JASON COURT says that there’s more optimism in the members’ pavilion at The Oval ahead of the County Championship, which begins on Sunday

On Sunday I will be joining the masses of cabbies, retirees, students, the unemployed and other 40- and 50-somethings, filled with huge anticipation.

Kevin Pietersen: more time with Surrey this summer

Kevin Pietersen: more time with Surrey this summer

I will drag two of my kids with me and will sit in the sun (we are all optimists at the start of every county cricket season), beer in hand, and await the toss. I should be in good company in the Pavilion at The Oval. Attendance figures from last year show that Surrey members preferred to attend the four-day version of the game, while the general public preferred the T20s.

Sunday starts to county championship games are one of a few changes this season. The T20 Blast will interrupt the season a little less, as most of those matches will be played on a Friday evening. Both of these should be seen as positive changes. Richard Thompson in his 2013 chairman’s statement in Surrey CCC’s annual report welcomed them both. He is hopeful that attendances will rise.
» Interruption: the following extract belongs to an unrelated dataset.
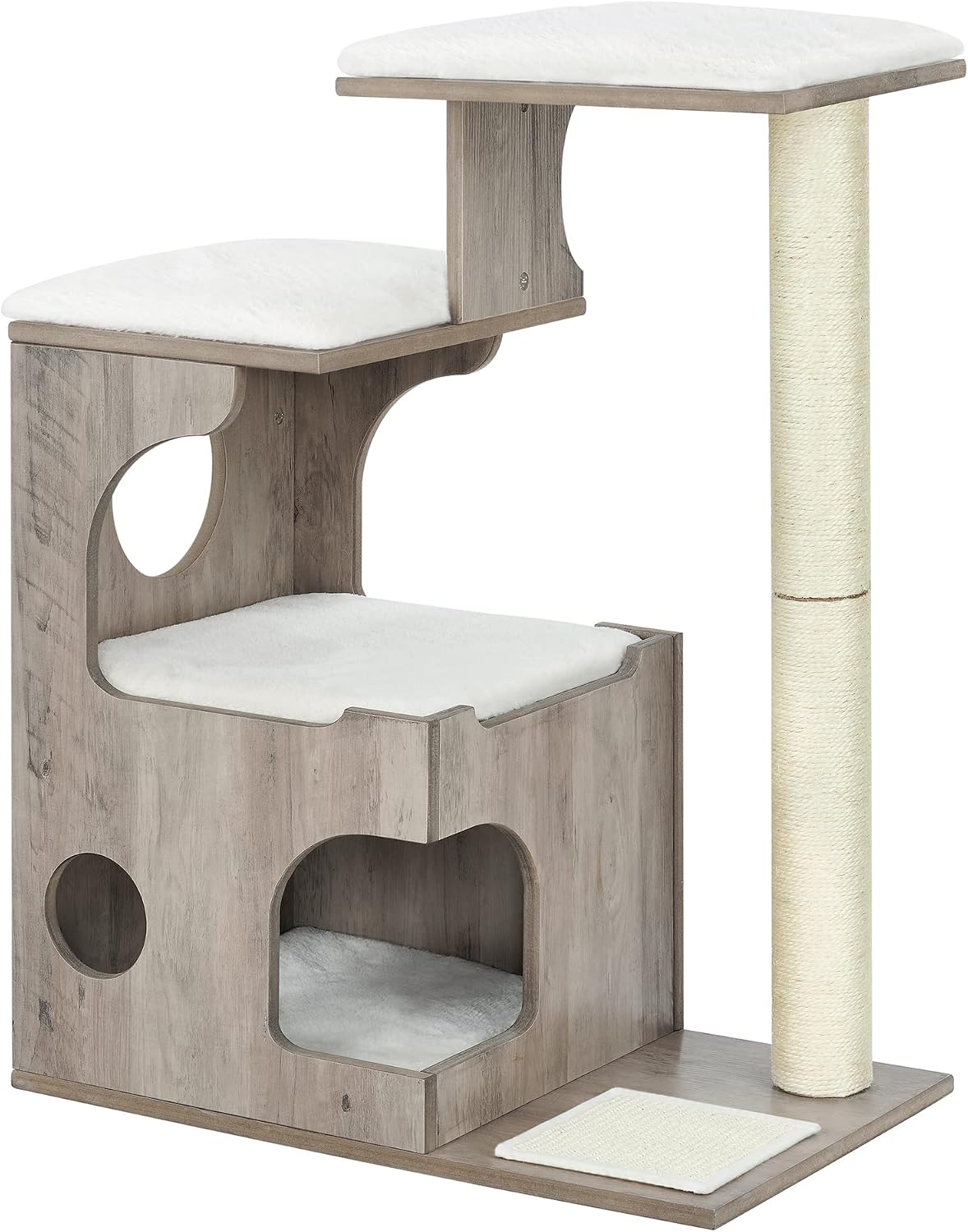 Detalle de Feandrea Tiragraffi con grotta, 2 aree in sisal e basi imbottite lavabili, greige melange PCT070G01 (86 cm)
On the downside, gone is the excellent 40-over version of the game to be replaced by the more staid 50-over one-day competition, and the changes made it impossible for the return of the Croydon Festival at Whitgift School.

So what of the Surrey team? Some older players, like Gareth Batty and Tim Linley, have been retained. If you took a straw poll of members you would find that a popular decision.
But the main closed-season talking points revolved around Graham Ford and Kevin Pieterson. In the same chairman’s statement, Thompson was very keen to stress that Ford is a coach. Not a manager, but a coach, working alongside Alex Stewart as “Director of Cricket”.
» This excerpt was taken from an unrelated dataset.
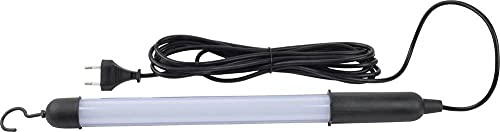 Brüder Mannesmann LED-Arbeitsleuchte, 8 W, 40 LEDs, 5 m Kabel, spritzwasser- und stoßfest, IP44, 3000 K warmweiß, Werkstattlampe für Garage, Keller, Baustelle, 1 Stück | M30643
Pieterson, on SurreyTV this week, has said how pleased he is that Ford, a former coach at South Africa, Kent and Sri Lanka, is here. “He gets me,” the England Test exile said of the man who has known him since primary school in South Africa.

KP himself seems at ease at The Oval. Unlike the England set-up, it seems he feels he can rely on the support of the dressing room.

Surrey's new coach: Graham Ford

Surrey’s new coach: Graham Ford

So has Surrey become the cricketing version of Saracens? Ford, club captain Graeme Smith, Pieterson, Tom Curran, Stuart Meaker, Jade Dernbach and Jason Roy were all born in South Africa. But scratch at that veneer and you reveal something much closer to home. Roy is an Old Whitgiftian (along with other young rising talents Freddie Van den Bergh and the star turn at the end of last season, Dom Sibley). Meaker and Dernbach came through the Surrey junior ranks, too.

Age is definitely on Surrey’s side. Sibley and Curran are two of four teenagers in the Surrey first team squad this season. Zafar Ansari (touted as a future captain), Rory Burns, Matthew Dunn and Tom Jewell are all in their early 20s. Even established players Arun Harinath and Steve Davies are just 26 and 28 respectively. So Ford, a coach with a reputation for nurturing young talent, seems the perfect choice. If he makes KP tick as well, then Surrey should be on course to repeat a T20 final appearance.

Surrey’s members will judge Ford as much on retaining talent (think of Chris Jordan’s departure in particular) and developing it to its full potential as winning a one-day trophy or gaining immediate promotion back to Division One of the County Championship.

Thompson has played down the expectations this year. He feels that this is the start of a re-building process. When Surrey were promoted in 2011 as runners-up to Middlesex, Surrey amassed 227 points. That total would have guaranteed promotion last year and would have won the division the year before that.

The problem is that they will have to win 50 per cent of their games and lose no more than 25 per cent to guarantee promotion. So perhaps he is right, this year is too soon to pile on the weight of expectation. They have the bowling options to take 20 wickets each match, which is the key to winning a four-day game. The trickier part of the equation for Surrey is the batting, particularly the openers. The timeframe before the influence of Graeme Smith, also now an ex-Test player, starts to yield results is more difficult to judge.